After surveying the possible endings and interpretive possibilities Flannery-Daily offers some final reflections.

“A.I. is a paradigm of the postmodern allegory in that signs/signifiers (objects the viewer sees) point to multiple significations (meanings the viewer construes from this viewing). Each strand of possibility points the audience not only in clever but also in meaningful ways towards important questions worthy of deep consideration regarding technology, ontology, the nature of the real, and morality. It would be impossible for me to delineate all interpretations of the film, since each viewer actively and repeatedly participates, if only unconsciously, in constructing the narratival flow of the film as well as its meaning. In my subjectivity, A.I. is a supremely intelligent film that successfully articulates the theme of ultimate reality as a nested, multi-layered one by using the language of hypertexts: religion, myths and dreams.”

The author continutes with a mention of the film’s lack of critical and popular acclaim and suggests possible reasons for it and the unease that viewers likewise experience with the film:

“The film draws on ancient traditions such as Genesis and on mythic artchetypes, but recasts them in a postmodern way: there is no God that watches over us once we are expelled from the garden and the moon is not really the mother of the world. We are left only with our own psyches as the transcendent referent to repair profound loss, with a pastiche of possible interpretations of our past at hand. I believe many people find this message unsettling, and A.I. further exacerbates the tension by falsely casting this complexity in a fairy-tale ending. That is, postmodern films that wrestle with ultimate reality have succeeded in deconstructing reality for us, in turn also deconstructing many of the religious and mythic referents on which they draw.”
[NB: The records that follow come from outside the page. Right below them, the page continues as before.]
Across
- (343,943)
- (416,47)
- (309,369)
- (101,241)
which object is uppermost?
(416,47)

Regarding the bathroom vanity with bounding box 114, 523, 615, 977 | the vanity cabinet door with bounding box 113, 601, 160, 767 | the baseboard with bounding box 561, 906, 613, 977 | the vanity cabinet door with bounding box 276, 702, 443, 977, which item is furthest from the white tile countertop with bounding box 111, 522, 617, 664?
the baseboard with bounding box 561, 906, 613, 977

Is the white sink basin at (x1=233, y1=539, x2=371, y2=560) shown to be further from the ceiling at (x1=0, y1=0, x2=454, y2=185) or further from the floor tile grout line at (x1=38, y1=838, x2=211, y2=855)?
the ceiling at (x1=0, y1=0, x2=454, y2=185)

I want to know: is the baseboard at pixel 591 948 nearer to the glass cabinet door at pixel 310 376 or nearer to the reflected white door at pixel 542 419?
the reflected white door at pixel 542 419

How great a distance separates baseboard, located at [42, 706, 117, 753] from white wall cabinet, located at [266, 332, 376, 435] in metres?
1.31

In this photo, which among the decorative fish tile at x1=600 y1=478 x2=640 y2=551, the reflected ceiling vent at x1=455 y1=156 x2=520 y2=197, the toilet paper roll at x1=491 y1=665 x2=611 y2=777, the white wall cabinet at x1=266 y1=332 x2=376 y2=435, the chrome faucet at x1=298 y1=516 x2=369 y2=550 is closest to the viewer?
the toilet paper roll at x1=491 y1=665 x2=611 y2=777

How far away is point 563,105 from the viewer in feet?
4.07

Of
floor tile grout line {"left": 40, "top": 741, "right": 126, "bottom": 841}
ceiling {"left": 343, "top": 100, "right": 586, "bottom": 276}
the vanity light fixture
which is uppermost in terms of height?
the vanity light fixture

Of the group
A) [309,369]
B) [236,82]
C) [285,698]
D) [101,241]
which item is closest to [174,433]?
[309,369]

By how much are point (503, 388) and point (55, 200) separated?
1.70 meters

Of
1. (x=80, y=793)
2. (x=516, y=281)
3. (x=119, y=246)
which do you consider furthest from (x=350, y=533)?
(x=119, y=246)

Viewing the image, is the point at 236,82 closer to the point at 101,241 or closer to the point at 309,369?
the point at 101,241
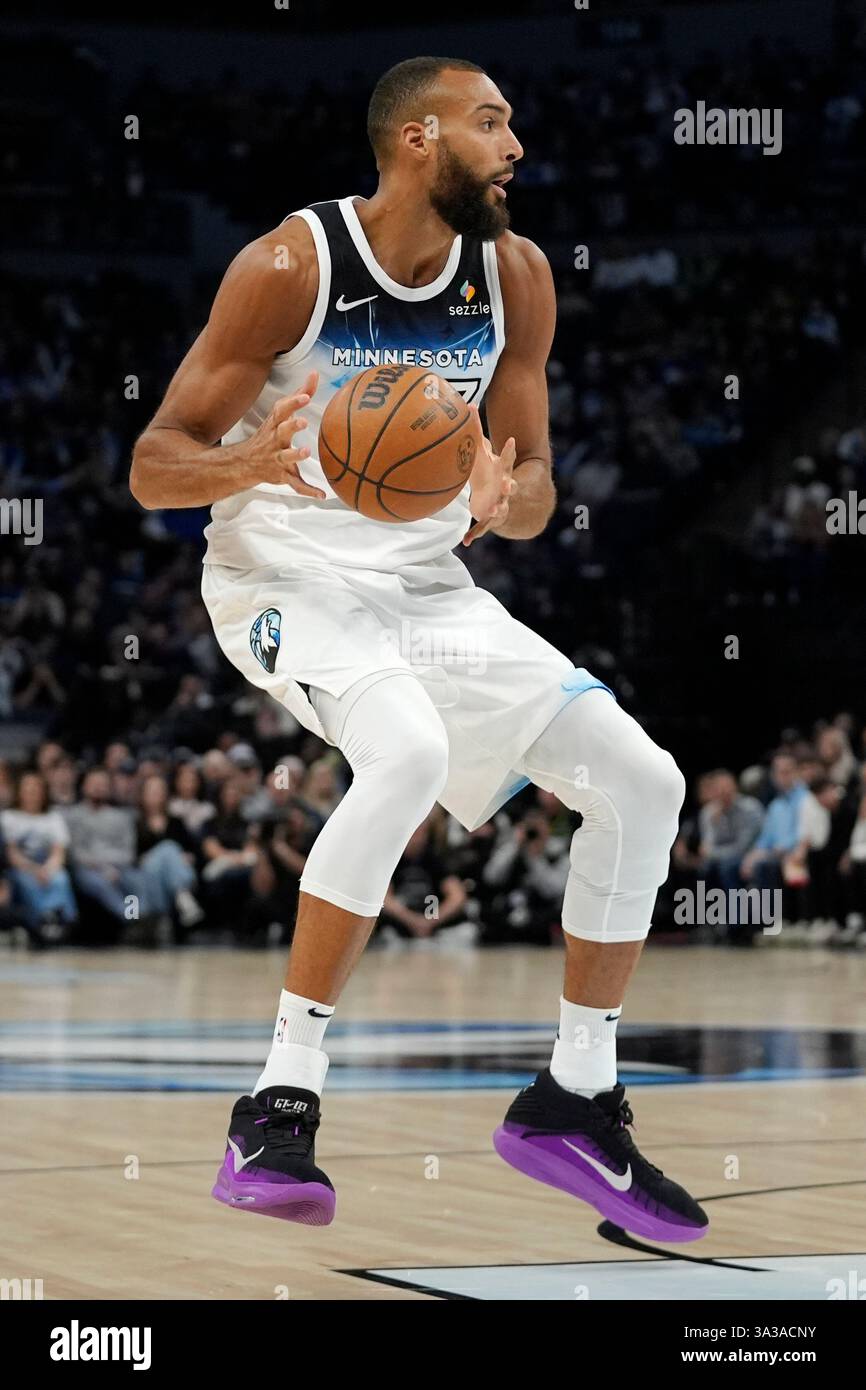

Regardless of whether this film makes you feel uneasy as you watch it critically, or whether you are content to accept the simple fairytale interpretion ending suggestion in the first of Flannery-Dailey’s interpretive options, this film is rewarding as a piece of art and cinema that wrestles with some of the key issues of the Western world in late modernity. Perhaps Spielberg might be considered not only a gifted filmmaker and storyteller, but also a budding armchair philosopher.

4 Responses to “A.I.: Artificial Intelligence – Box Office Disappointment But Philosophical Treat”

  1. Mirtika

    I couldn’t watch past the first, what, 20 minutes? I was bored, for one, and I found the mother despicable. Sorry, I just totally was so ticked off at how they treated Haley Joel’s android boy that I said, “I’m outta here.”

    MOstly, just bored and stopped caring.

    Mir

  2. John W. Morehead

    That’s too bad, Mir. I know this film is not everyone’s “cup of tea,” but as this post indicated, there is something significant here if we’re patient.

  3. Anusha Raj

    I watched the movie and was quite impressed. Infact, I adore the it. A Postmodern movie but still very beautiful.